Excerpt provided -
Does a corporate president have the apparent authority to bind the corporation to a guaranty for a lease held by an affiliated company whose business is incidental to the corporation's business, thereby making the guaranty enforceable by a third party who reasonably relied on that authority?


Opinions:

Majority - Johnson, J.

Yes. A corporate president possesses the apparent authority to bind the corporation to a guaranty for an affiliate's lease under these circumstances. The court reasoned that a president is the general agent of a corporation and may act for it in matters within or incidental to its ordinary course of business. Here, guarantying a lease for DRR, an affiliate created solely to service MHF's vehicles, could be viewed as incidental to MHF’s business of transporting goods. Bell Atlantic’s reliance on the president's authority was further justified by the secretary's certificate, which represented that the board had expressly authorized the transaction. The burden was on MHF, the principal, to show that Bell Atlantic had notice of any restriction on the president's authority, and MHF failed to meet this burden. The court also found MHF was bound by the principles of estoppel, as it held its president out as having authority, and ratification, as MHF later made several payments on the lease, which was inconsistent with any position other than an intent to adopt the act.

Work to complete - How would you take the case summary on a corporate president's apparent authority to guarantee an affiliate's lease further, starting after its last sentence?

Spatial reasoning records
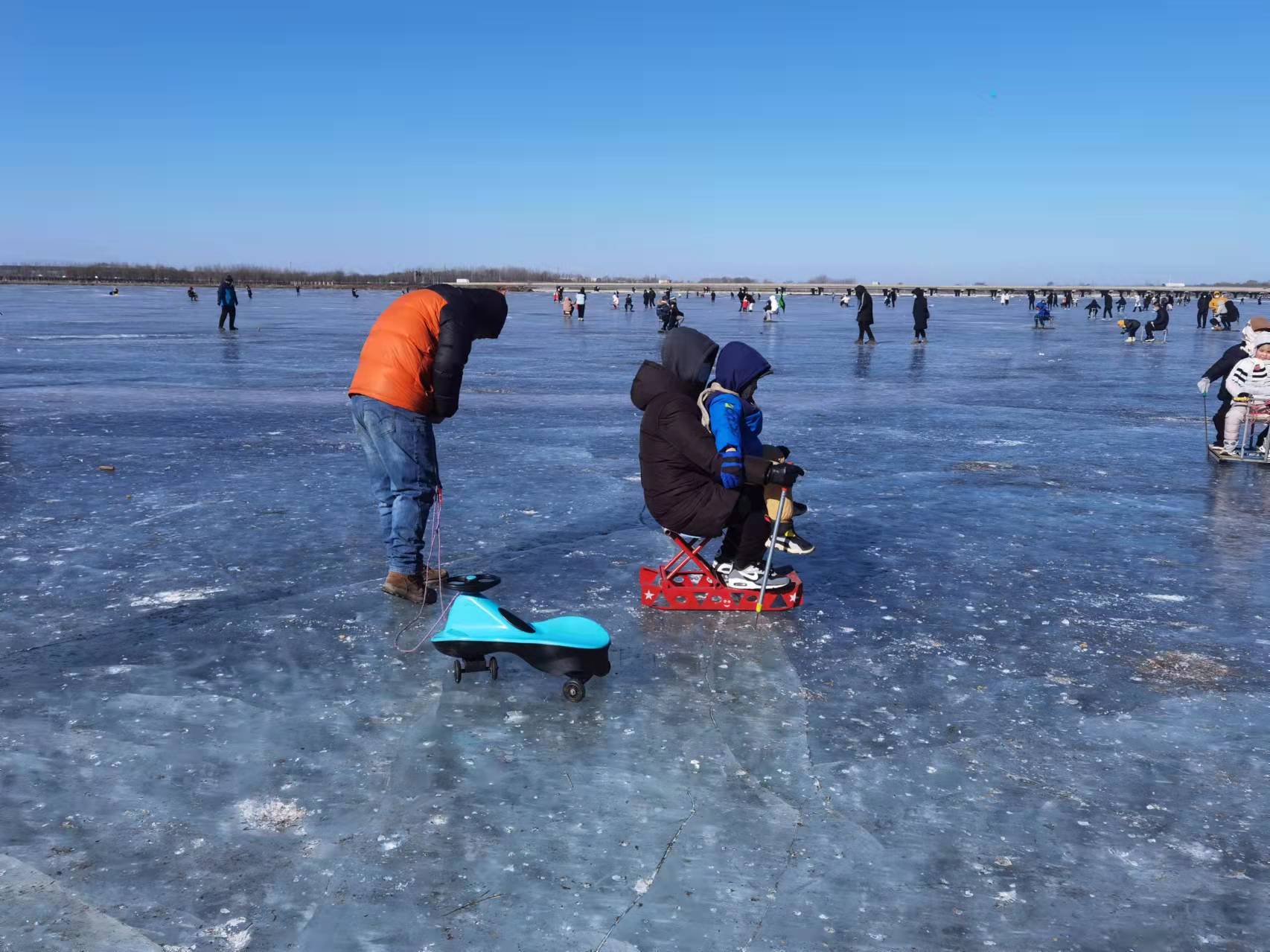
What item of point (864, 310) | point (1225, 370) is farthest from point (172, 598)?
point (864, 310)

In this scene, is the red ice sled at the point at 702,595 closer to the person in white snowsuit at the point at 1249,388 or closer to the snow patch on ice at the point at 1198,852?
the snow patch on ice at the point at 1198,852

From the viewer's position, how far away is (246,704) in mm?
4145

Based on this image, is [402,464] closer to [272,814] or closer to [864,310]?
[272,814]

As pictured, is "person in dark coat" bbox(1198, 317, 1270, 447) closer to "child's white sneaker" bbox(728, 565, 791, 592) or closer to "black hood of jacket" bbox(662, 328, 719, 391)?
"child's white sneaker" bbox(728, 565, 791, 592)

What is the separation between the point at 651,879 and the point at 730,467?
2.57 metres

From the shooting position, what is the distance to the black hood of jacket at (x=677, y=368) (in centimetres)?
527

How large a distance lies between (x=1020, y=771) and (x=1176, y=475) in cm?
695

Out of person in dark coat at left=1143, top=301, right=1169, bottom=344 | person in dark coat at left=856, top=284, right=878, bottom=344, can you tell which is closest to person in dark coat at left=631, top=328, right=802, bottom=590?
person in dark coat at left=856, top=284, right=878, bottom=344

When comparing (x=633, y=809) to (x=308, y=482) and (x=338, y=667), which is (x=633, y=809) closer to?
(x=338, y=667)

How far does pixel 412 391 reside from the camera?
540cm

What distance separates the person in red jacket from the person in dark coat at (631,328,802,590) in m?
0.93

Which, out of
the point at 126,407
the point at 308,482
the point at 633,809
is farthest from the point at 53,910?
the point at 126,407

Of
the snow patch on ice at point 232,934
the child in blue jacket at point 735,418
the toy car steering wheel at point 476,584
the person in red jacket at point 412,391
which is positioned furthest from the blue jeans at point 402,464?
the snow patch on ice at point 232,934

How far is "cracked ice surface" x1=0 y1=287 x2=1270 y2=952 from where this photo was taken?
2850mm
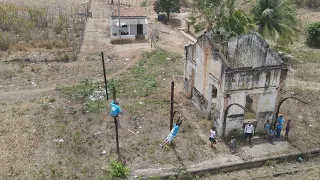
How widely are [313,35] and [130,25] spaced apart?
13.5 metres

The result -
Analysis:

This decision reinforces the broad apparent authority of a corporate president, especially in a closely held corporation, protecting third parties who rely on the president's status as a general agent. The court's broad interpretation of what is 'incidental' to a corporation's business means that supporting an affiliate can fall within the president's presumed power. The case significantly strengthens the legal weight of a secretary's certificate, making it difficult for a corporation to later disavow a transaction when such a document was provided. It firmly places the burden on the corporation to communicate any limitations on its officers' authority, rather than on third parties to discover them.